▶ 提示文
========

定年後の再雇用とは、定年を迎えたことにより退職した従業員について、雇用形態を変え、再雇用することを指します。

定年に関する義務

原則、就業規則・労働協約・労働契約等に「定年制」を定めている場合、労働者が定年に達することで、労働契約は終了します。

しかし、高齢者雇用安定法では、事業者に下記の義務を課しています(高齢者雇用安定法 第8条、第9条第1項)

  1. 定年の引き上げ
  2. 高年齢者が希望する場合、継続雇用制度の導入
  3. 定年の定めの廃止

再雇用の拒否は違法

継続雇用制度は、「勤務延長制度」「再雇用制度」に分類されます。

勤務延長制度とは、定年に達した労働者を退職させず雇用を継続する制度で、再雇用制度の場合は、いったん退職させた上で再雇用する制度です。

このうち、再雇用制度を導入している場合、原則、希望者全員の再雇用が義務であり、拒否すると違法の扱いを受ける可能性があります。

再雇用を拒否できる場合

ただし、下記に該当する場合は、再雇用の拒否が認められます。

  1. 定年退職者が希望しない場合
  2. 解雇事由・退職事由に相当する事由がある場合
  3. 会社が合理的な労働条件を提案するも、合意に至らなかった場合

1. 定年退職者が希望しない場合

定年退職者である本人が再雇用を希望しない場合、再雇用をしないことが認められます。

2. 解雇事由・退職事由に相当する理由がある場合

解雇事由・退職事由について、理不尽なものは違法とされるため注意が必要です。

下記に該当する場合、正当な解雇事由として認められる可能性が高いでしょう。

  1.  病気・怪我による就業不能にある場合
  2.  明らかな能力不足、成績不良の場合
  3.  頻繁な遅刻、欠勤、無断欠勤がある場合
  4.  業務命令違反をした場合

「2. 明らかな能力不足、成績不良」について、企業側が必要な指導・配置転換等を行ってもなお、勤務成績が改善しない場合のほか、業務を遂行するうえで求められる専門性がないことが明らかな場合が、これに該当すると考えられます。

数回程度の軽度なミスによる解雇は「不当解雇」と判断される可能性があるため、新調に検討しましょう。

上記の他、他の従業員と円滑に業務を遂行することが困難なほど、協調性がない場合も含まれます。

3. 会社が合理的な労働条件を提案するも、合意に至らなかった場合

再雇用制度について、定年による退職前と同一条件での雇用を義務づけられるものではありません。

========

▶ 保存データ
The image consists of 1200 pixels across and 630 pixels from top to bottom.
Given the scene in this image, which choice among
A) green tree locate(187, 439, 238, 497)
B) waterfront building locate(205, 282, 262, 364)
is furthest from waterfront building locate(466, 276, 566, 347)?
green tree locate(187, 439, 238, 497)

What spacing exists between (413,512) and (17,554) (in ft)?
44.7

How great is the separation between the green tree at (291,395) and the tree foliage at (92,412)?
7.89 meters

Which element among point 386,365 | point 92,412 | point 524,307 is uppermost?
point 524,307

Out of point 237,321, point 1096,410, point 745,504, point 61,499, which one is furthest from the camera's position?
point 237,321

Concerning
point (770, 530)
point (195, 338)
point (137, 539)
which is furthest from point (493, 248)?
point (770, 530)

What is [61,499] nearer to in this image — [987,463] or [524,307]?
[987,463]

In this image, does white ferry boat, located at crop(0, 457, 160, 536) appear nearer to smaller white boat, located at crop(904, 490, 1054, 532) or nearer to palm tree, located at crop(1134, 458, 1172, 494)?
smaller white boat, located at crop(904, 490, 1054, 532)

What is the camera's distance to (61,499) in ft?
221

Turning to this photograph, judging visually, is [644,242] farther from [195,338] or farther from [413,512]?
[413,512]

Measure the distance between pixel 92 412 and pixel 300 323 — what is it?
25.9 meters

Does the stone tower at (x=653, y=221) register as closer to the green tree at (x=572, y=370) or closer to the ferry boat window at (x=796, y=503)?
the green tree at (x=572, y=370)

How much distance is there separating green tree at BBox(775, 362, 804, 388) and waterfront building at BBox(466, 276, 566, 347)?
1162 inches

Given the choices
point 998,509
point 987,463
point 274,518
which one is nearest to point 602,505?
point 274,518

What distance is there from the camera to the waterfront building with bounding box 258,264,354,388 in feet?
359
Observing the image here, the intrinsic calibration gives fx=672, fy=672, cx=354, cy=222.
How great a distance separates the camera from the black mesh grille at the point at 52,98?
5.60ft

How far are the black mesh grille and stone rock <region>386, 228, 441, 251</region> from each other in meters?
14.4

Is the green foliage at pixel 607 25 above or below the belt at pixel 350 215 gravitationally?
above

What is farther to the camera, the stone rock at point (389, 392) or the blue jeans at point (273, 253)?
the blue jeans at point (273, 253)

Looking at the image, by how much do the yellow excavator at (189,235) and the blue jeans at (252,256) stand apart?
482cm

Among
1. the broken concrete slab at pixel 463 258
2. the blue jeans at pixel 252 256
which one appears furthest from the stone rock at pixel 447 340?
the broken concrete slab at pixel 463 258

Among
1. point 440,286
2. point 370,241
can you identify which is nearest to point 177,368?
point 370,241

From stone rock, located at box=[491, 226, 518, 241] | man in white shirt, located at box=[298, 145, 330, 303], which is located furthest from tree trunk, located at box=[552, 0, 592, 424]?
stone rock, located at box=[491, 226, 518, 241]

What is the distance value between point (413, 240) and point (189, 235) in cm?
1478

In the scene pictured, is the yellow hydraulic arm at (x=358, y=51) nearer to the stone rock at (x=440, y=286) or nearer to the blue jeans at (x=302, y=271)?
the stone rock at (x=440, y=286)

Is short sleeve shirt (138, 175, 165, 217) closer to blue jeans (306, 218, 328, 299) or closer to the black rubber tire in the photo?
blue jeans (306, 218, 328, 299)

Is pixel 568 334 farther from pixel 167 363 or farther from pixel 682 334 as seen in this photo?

========

▶ 課題
1) 定年後の再雇用についての文章から、「1.  病気・怪我による就業不能にある場合」で始まり「調性がない場合も含まれます。」までの部分を、一字も変えずに書き写してください。
2) 定年後の再雇用についての文章をもとに、次の問いに答えてください。
(a) 事業者への義務の根拠として示されている高齢者雇用安定法の条文はどれですか。
(b) 継続雇用制度はどの二つの制度に分類されますか。
(c) 数回程度の軽度なミスによる解雇は、どのように判断される可能性があるとされていますか。
3) 定年後の再雇用についての文章で、高齢者雇用安定法が事業者に課している義務をすべて挙げてください。

▶ 課題別の解答
1)
1.  病気・怪我による就業不能にある場合
  2.  明らかな能力不足、成績不良の場合
  3.  頻繁な遅刻、欠勤、無断欠勤がある場合
  4.  業務命令違反をした場合

「2. 明らかな能力不足、成績不良」について、企業側が必要な指導・配置転換等を行ってもなお、勤務成績が改善しない場合のほか、業務を遂行するうえで求められる専門性がないことが明らかな場合が、これに該当すると考えられます。

数回程度の軽度なミスによる解雇は「不当解雇」と判断される可能性があるため、新調に検討しましょう。

上記の他、他の従業員と円滑に業務を遂行することが困難なほど、協調性がない場合も含まれます。

2)
(a) 第8条と第9条第1項です。
(b) 「勤務延長制度」と「再雇用制度」です。
(c) 「不当解雇」と判断される可能性があるとされています。

3)
定年の引き上げ
高年齢者が希望する場合、継続雇用制度の導入
定年の定めの廃止